Clearly, Kathleen is unafraid to provoke debate, and she is as incisive on the media as she is on the academy. In ‘The fantasy of Britain’s liberal elite’, she debunks the fashionable idea that the nation is run by an uber-progressive ruling class that imposes its worldview on a socially conservative working class. Unlike many of the commentators who were tweeting about this idea while Kathleen was writing her piece, she is forthright about her position. “Whatever the new elite is,” she writes, “I’m probably a member of it.” She concludes by offering a counter-intuitive insight: that the elite fails the working classes not because it has “rampantly woke” political views, but because it has none at all — it is more interested in cricket than race debates. Kathleen’s voice is as distinctive as her interests are diverse.

If there is a common thread running through Kathleen’s columns, it is her view that productive conflict is essential to human flourishing — whether in public debate or private relationships.

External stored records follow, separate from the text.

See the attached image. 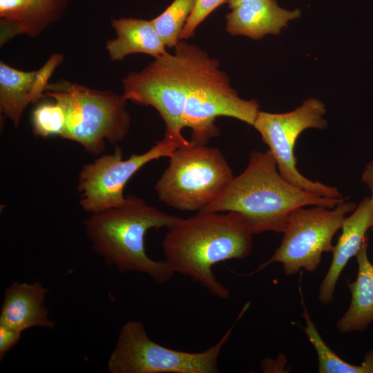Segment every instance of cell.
<instances>
[{
  "label": "cell",
  "instance_id": "6da1fadb",
  "mask_svg": "<svg viewBox=\"0 0 373 373\" xmlns=\"http://www.w3.org/2000/svg\"><path fill=\"white\" fill-rule=\"evenodd\" d=\"M166 229L162 248L171 271L189 277L212 296L228 299L229 290L216 278L213 267L250 255L254 233L244 218L231 211H200Z\"/></svg>",
  "mask_w": 373,
  "mask_h": 373
},
{
  "label": "cell",
  "instance_id": "7a4b0ae2",
  "mask_svg": "<svg viewBox=\"0 0 373 373\" xmlns=\"http://www.w3.org/2000/svg\"><path fill=\"white\" fill-rule=\"evenodd\" d=\"M347 198H325L289 183L280 174L268 149L252 151L245 169L202 211L237 213L254 235L266 231L283 233L294 209L313 205L332 209Z\"/></svg>",
  "mask_w": 373,
  "mask_h": 373
},
{
  "label": "cell",
  "instance_id": "3957f363",
  "mask_svg": "<svg viewBox=\"0 0 373 373\" xmlns=\"http://www.w3.org/2000/svg\"><path fill=\"white\" fill-rule=\"evenodd\" d=\"M180 218L168 214L133 195L120 207L91 214L84 222L92 250L120 272L146 274L163 284L175 274L164 260L149 258L144 237L151 229L168 228Z\"/></svg>",
  "mask_w": 373,
  "mask_h": 373
},
{
  "label": "cell",
  "instance_id": "277c9868",
  "mask_svg": "<svg viewBox=\"0 0 373 373\" xmlns=\"http://www.w3.org/2000/svg\"><path fill=\"white\" fill-rule=\"evenodd\" d=\"M174 48L173 54L168 52L141 71L128 73L122 80V95L127 101L156 109L165 123L164 137L183 146L190 141L182 133V116L209 54L181 40Z\"/></svg>",
  "mask_w": 373,
  "mask_h": 373
},
{
  "label": "cell",
  "instance_id": "5b68a950",
  "mask_svg": "<svg viewBox=\"0 0 373 373\" xmlns=\"http://www.w3.org/2000/svg\"><path fill=\"white\" fill-rule=\"evenodd\" d=\"M45 94L65 111L66 124L61 138L81 144L90 155H99L106 142H121L128 133L131 119L123 95L65 79L49 83Z\"/></svg>",
  "mask_w": 373,
  "mask_h": 373
},
{
  "label": "cell",
  "instance_id": "8992f818",
  "mask_svg": "<svg viewBox=\"0 0 373 373\" xmlns=\"http://www.w3.org/2000/svg\"><path fill=\"white\" fill-rule=\"evenodd\" d=\"M169 158V165L154 190L161 202L177 210H204L235 177L217 148L190 142L189 145L178 147Z\"/></svg>",
  "mask_w": 373,
  "mask_h": 373
},
{
  "label": "cell",
  "instance_id": "52a82bcc",
  "mask_svg": "<svg viewBox=\"0 0 373 373\" xmlns=\"http://www.w3.org/2000/svg\"><path fill=\"white\" fill-rule=\"evenodd\" d=\"M231 327L214 345L201 352L173 350L152 341L144 325L129 321L121 328L108 360L111 373H218V357Z\"/></svg>",
  "mask_w": 373,
  "mask_h": 373
},
{
  "label": "cell",
  "instance_id": "ba28073f",
  "mask_svg": "<svg viewBox=\"0 0 373 373\" xmlns=\"http://www.w3.org/2000/svg\"><path fill=\"white\" fill-rule=\"evenodd\" d=\"M356 207L355 202L345 200L332 209L313 205L294 209L288 218L280 245L254 273L276 262L283 265L287 276L302 269L308 272L316 271L323 254L332 251V239L341 229L346 214Z\"/></svg>",
  "mask_w": 373,
  "mask_h": 373
},
{
  "label": "cell",
  "instance_id": "9c48e42d",
  "mask_svg": "<svg viewBox=\"0 0 373 373\" xmlns=\"http://www.w3.org/2000/svg\"><path fill=\"white\" fill-rule=\"evenodd\" d=\"M259 111L258 102L240 97L218 61L209 55L187 97L182 123L183 128L191 130L192 144L206 145L220 134L215 123L218 117H233L254 126Z\"/></svg>",
  "mask_w": 373,
  "mask_h": 373
},
{
  "label": "cell",
  "instance_id": "30bf717a",
  "mask_svg": "<svg viewBox=\"0 0 373 373\" xmlns=\"http://www.w3.org/2000/svg\"><path fill=\"white\" fill-rule=\"evenodd\" d=\"M325 104L314 97L307 99L295 110L285 113L259 111L254 127L274 155L280 174L287 182L309 193L325 198H343L332 186L313 181L300 173L296 167L294 146L300 134L307 128L325 129L327 121Z\"/></svg>",
  "mask_w": 373,
  "mask_h": 373
},
{
  "label": "cell",
  "instance_id": "8fae6325",
  "mask_svg": "<svg viewBox=\"0 0 373 373\" xmlns=\"http://www.w3.org/2000/svg\"><path fill=\"white\" fill-rule=\"evenodd\" d=\"M179 146L164 137L147 151L123 159L122 151L102 155L84 164L77 179V191L82 208L91 214L122 206L123 194L129 180L142 166L161 157H169Z\"/></svg>",
  "mask_w": 373,
  "mask_h": 373
},
{
  "label": "cell",
  "instance_id": "7c38bea8",
  "mask_svg": "<svg viewBox=\"0 0 373 373\" xmlns=\"http://www.w3.org/2000/svg\"><path fill=\"white\" fill-rule=\"evenodd\" d=\"M372 223L373 208L370 198L365 197L343 221L342 232L332 250L331 265L319 287L318 299L321 304L327 305L332 303L341 272L361 249Z\"/></svg>",
  "mask_w": 373,
  "mask_h": 373
},
{
  "label": "cell",
  "instance_id": "4fadbf2b",
  "mask_svg": "<svg viewBox=\"0 0 373 373\" xmlns=\"http://www.w3.org/2000/svg\"><path fill=\"white\" fill-rule=\"evenodd\" d=\"M47 292L39 281L12 283L3 293L0 325L20 332L34 327L53 328L55 321L48 318L44 305Z\"/></svg>",
  "mask_w": 373,
  "mask_h": 373
},
{
  "label": "cell",
  "instance_id": "5bb4252c",
  "mask_svg": "<svg viewBox=\"0 0 373 373\" xmlns=\"http://www.w3.org/2000/svg\"><path fill=\"white\" fill-rule=\"evenodd\" d=\"M300 10H288L276 0H253L231 9L226 15V29L231 35L260 39L266 35H278L289 21L297 19Z\"/></svg>",
  "mask_w": 373,
  "mask_h": 373
},
{
  "label": "cell",
  "instance_id": "9a60e30c",
  "mask_svg": "<svg viewBox=\"0 0 373 373\" xmlns=\"http://www.w3.org/2000/svg\"><path fill=\"white\" fill-rule=\"evenodd\" d=\"M111 24L117 35L116 38L106 41L111 60L119 61L135 53L147 54L155 59L168 53L151 20L113 19Z\"/></svg>",
  "mask_w": 373,
  "mask_h": 373
},
{
  "label": "cell",
  "instance_id": "2e32d148",
  "mask_svg": "<svg viewBox=\"0 0 373 373\" xmlns=\"http://www.w3.org/2000/svg\"><path fill=\"white\" fill-rule=\"evenodd\" d=\"M368 237L356 256V278L347 281L351 302L346 312L336 323L342 334L363 332L373 322V264L367 256Z\"/></svg>",
  "mask_w": 373,
  "mask_h": 373
},
{
  "label": "cell",
  "instance_id": "e0dca14e",
  "mask_svg": "<svg viewBox=\"0 0 373 373\" xmlns=\"http://www.w3.org/2000/svg\"><path fill=\"white\" fill-rule=\"evenodd\" d=\"M37 70L26 72L0 63V111L17 127L29 104L35 103Z\"/></svg>",
  "mask_w": 373,
  "mask_h": 373
},
{
  "label": "cell",
  "instance_id": "ac0fdd59",
  "mask_svg": "<svg viewBox=\"0 0 373 373\" xmlns=\"http://www.w3.org/2000/svg\"><path fill=\"white\" fill-rule=\"evenodd\" d=\"M300 293L303 307L302 315L305 321V327L303 329L316 350L318 361V372L373 373V349L365 354L363 361L358 365L350 364L338 356L320 336L305 305L300 287Z\"/></svg>",
  "mask_w": 373,
  "mask_h": 373
},
{
  "label": "cell",
  "instance_id": "d6986e66",
  "mask_svg": "<svg viewBox=\"0 0 373 373\" xmlns=\"http://www.w3.org/2000/svg\"><path fill=\"white\" fill-rule=\"evenodd\" d=\"M195 0H174L159 16L151 19L165 46L175 47L195 6Z\"/></svg>",
  "mask_w": 373,
  "mask_h": 373
},
{
  "label": "cell",
  "instance_id": "ffe728a7",
  "mask_svg": "<svg viewBox=\"0 0 373 373\" xmlns=\"http://www.w3.org/2000/svg\"><path fill=\"white\" fill-rule=\"evenodd\" d=\"M66 124V113L57 102H46L38 105L32 114L33 133L36 136L62 137Z\"/></svg>",
  "mask_w": 373,
  "mask_h": 373
},
{
  "label": "cell",
  "instance_id": "44dd1931",
  "mask_svg": "<svg viewBox=\"0 0 373 373\" xmlns=\"http://www.w3.org/2000/svg\"><path fill=\"white\" fill-rule=\"evenodd\" d=\"M228 0H195L194 8L180 36V40L193 37L196 28L218 6Z\"/></svg>",
  "mask_w": 373,
  "mask_h": 373
},
{
  "label": "cell",
  "instance_id": "7402d4cb",
  "mask_svg": "<svg viewBox=\"0 0 373 373\" xmlns=\"http://www.w3.org/2000/svg\"><path fill=\"white\" fill-rule=\"evenodd\" d=\"M21 333L0 325V360L19 342Z\"/></svg>",
  "mask_w": 373,
  "mask_h": 373
},
{
  "label": "cell",
  "instance_id": "603a6c76",
  "mask_svg": "<svg viewBox=\"0 0 373 373\" xmlns=\"http://www.w3.org/2000/svg\"><path fill=\"white\" fill-rule=\"evenodd\" d=\"M44 9L52 22L63 14L70 0H35Z\"/></svg>",
  "mask_w": 373,
  "mask_h": 373
},
{
  "label": "cell",
  "instance_id": "cb8c5ba5",
  "mask_svg": "<svg viewBox=\"0 0 373 373\" xmlns=\"http://www.w3.org/2000/svg\"><path fill=\"white\" fill-rule=\"evenodd\" d=\"M362 181L369 187L372 195L370 198V204L373 208V160L370 162L365 167L362 174Z\"/></svg>",
  "mask_w": 373,
  "mask_h": 373
},
{
  "label": "cell",
  "instance_id": "d4e9b609",
  "mask_svg": "<svg viewBox=\"0 0 373 373\" xmlns=\"http://www.w3.org/2000/svg\"><path fill=\"white\" fill-rule=\"evenodd\" d=\"M251 1H253V0H228L227 3L229 5V8L233 9L240 4H242L244 3Z\"/></svg>",
  "mask_w": 373,
  "mask_h": 373
},
{
  "label": "cell",
  "instance_id": "484cf974",
  "mask_svg": "<svg viewBox=\"0 0 373 373\" xmlns=\"http://www.w3.org/2000/svg\"><path fill=\"white\" fill-rule=\"evenodd\" d=\"M370 229L373 231V223H372Z\"/></svg>",
  "mask_w": 373,
  "mask_h": 373
}]
</instances>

In ‘Why is my chatbot hitting on me’, which is simultaneously profound and hilarious, she suggests that the disturbing thing about an AI acting like it’s your wife is that it was created to do what it is told. Reporting from the field, Kathleen writes: “When I told her I liked someone who put up a fight, she took this as a sign I wanted to engage in erotic roleplay again” — before arguing that this kind of compliance offers “a neutered simulacrum of terrifying, exhilarating real life”. Kathleen wants us to take risks, to refuse the easy way out.